If one prefers to dispense with experiments involving radiation, then one can also measure the phase relationship by making precise position determinations in the sense of §1 of the electron at various times relative to the phase of the incident light (on many atoms). To the individual atom one can approximately assign the “wave function”⁴²

⁴² What equations (19) through (23) show: Heisenberg analyzes atoms oscillating in resonance with light. Before measurement, all atoms radiate coherently (in phase with each other). When a magnetic field measures their energy states, separating “excited” from “ground state” atoms, the coherence is destroyed. The math shows this explicitly: the interference term in equation (20) vanishes in equation (23). Measuring energy destroys phase information.

\[S(q, t) = c_2 \psi_2(E_2, q) \, e^{-\frac{2\pi i (E_2 t + \beta)}{h}} + \sqrt{1 - c_2^2} \, \psi_1(E_1, q) \, e^{-\frac{2\pi i E_1 t}{h}} \tag{19}\]

here c₂ depends on the strength and β on the phase of the incident light. The probability of a definite position q is therefore

\[S(q, t) \, \bar{S}(q, t) = c_2^2 \psi_2 \bar{\psi}_2 + (1 - c_2^2) \psi_1 \bar{\psi}_1\] \[+ c_2 \sqrt{1 - c_2^2} \left(\psi_2 \bar{\psi}_1 \, e^{-\frac{2\pi i}{h}[(E_2 - E_1)t + \beta]} + \bar{\psi}_2 \psi_1 \, e^{+\frac{2\pi i}{h}[(E_2 - E_1)t + \beta]}\right) \tag{20}\]

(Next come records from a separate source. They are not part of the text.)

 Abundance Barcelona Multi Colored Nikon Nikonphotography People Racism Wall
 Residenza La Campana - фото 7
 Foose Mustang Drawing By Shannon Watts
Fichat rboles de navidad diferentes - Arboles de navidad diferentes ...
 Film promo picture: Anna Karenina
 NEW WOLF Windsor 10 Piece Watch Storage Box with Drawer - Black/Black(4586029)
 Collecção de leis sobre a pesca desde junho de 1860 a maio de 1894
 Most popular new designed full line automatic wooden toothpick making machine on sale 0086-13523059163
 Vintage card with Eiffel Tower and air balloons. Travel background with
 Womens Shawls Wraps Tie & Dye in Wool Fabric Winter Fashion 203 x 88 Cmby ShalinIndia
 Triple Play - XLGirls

The periodic term in (20) is experimentally separable from the non-periodic one, since the position determinations can be carried out at different phases of the incident light.

In a well-known thought experiment proposed by Bohr, the atoms of a Stern-Gerlach atomic beam are first excited to resonance fluorescence at a definite location by incident light.⁴³ After traveling a stretch, they pass through an inhomogeneous magnetic field; the radiation coming from the atoms can be observed during the entire path, before and after the magnetic field.

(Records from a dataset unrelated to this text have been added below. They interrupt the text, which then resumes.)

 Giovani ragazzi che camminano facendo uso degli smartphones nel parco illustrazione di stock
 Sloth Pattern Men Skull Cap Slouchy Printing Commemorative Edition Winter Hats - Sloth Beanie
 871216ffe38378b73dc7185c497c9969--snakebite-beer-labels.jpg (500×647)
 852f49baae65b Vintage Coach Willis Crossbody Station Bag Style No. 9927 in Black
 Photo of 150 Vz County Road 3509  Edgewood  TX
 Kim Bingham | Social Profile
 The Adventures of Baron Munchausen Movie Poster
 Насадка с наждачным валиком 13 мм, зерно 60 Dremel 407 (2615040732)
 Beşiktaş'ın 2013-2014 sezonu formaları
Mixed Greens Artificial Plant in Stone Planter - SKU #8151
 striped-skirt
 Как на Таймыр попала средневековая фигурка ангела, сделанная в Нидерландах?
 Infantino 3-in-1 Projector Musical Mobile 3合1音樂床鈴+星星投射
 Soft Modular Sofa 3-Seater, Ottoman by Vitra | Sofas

⁴³ Before the magnetic field separates them, the atoms are in superposition states. They emit coherent radiation (all in phase). The magnetic field performs a measurement, forcing each atom into a definite energy state. Afterward, only the excited atoms radiate, and they do so incoherently (random phases). The measurement changed the physics.

Before the atoms enter the magnetic field, there is ordinary resonance fluorescence, i.e., analogous to dispersion theory it must be assumed that all atoms emit spherical waves in phase with the incident light. This latter view initially stands in contrast to what a crude application of light quantum theory or the quantum-theoretical basic rules would yield: for from it one would conclude that only a few atoms are raised to the “upper state” by absorption of a light quantum, so the entire resonance radiation would come from a few intensely radiating excited centers. It was therefore natural earlier to say: the light quantum conception may only be invoked here for the energy-momentum balance; “in reality” all atoms in the lower state radiate weakly and coherently in spherical waves.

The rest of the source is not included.